El último año ha visto afianzarse en ciertos sectores de la opinión pública una tendencia preocupante: la de considerar democráticos sólo los resultados que convienen.
Recuerdo que en julio de 2020 escribí alabando la madurez de la clase política dominicana, que cerró con una invitación al Palacio de Gobierno un proceso electoral ganado por la oposición, y del cual los demás candidatos reconocieron los resultados antes de finalizar el conteo.
Ese artículo fue objeto de críticas que demostraron ser erradas cuando todos asistimos estupefactos a la transmisión en vivo del asalto del 6 de enero del año en curso al Capitolio que aloja al Congreso estadounidense. Los asaltantes apoyaban al presidente perdedor del proceso electoral y pretendían impedir la certificación de la victoria de su contrincante.

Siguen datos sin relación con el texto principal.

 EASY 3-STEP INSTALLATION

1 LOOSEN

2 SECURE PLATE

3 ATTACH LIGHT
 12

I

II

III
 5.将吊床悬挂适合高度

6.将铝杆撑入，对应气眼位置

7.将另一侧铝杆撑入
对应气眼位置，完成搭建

Lo mismo ha ocurrido en algunas de las elecciones celebradas en América Latina, donde los perdedores han amenazado con imposibilitar la aplicación de la voluntad popular.
Es el caso de Perú, llevado al borde de la crisis política porque la candidata perdedora hizo todo lo que pudo para evitar la asunción de su contrincante. La tensión llegó al punto de que un grupo de militares retirados conminó a las Fuerzas Armadas a actuar en ese sentido.
Que estos dos ejemplos sean de derechas dice mucho, pero no todo.
Ahí tenemos también el muy nefasto de Nicaragua, y a Venezuela con unas elecciones ampliamente cuestionadas.
Lo que queda claro es que mucha gente entiende que las elecciones sólo deben ser respetadas si el resultado les agrada. Ocurre, sin embargo, que el talante democrático se determina por el comportamiento cuando el resultado de estas es adverso.
Debemos cuidar que nuestro país se sume a esas tendencias, y procurar que todos entendamos que la democracia implica aceptar que tu adversario se imponga.
Lo contrario es asomarnos a un abismo que ya se ha tragado a otros pueblos. Las elecciones que se pierden son tan importantes como las que se ganan.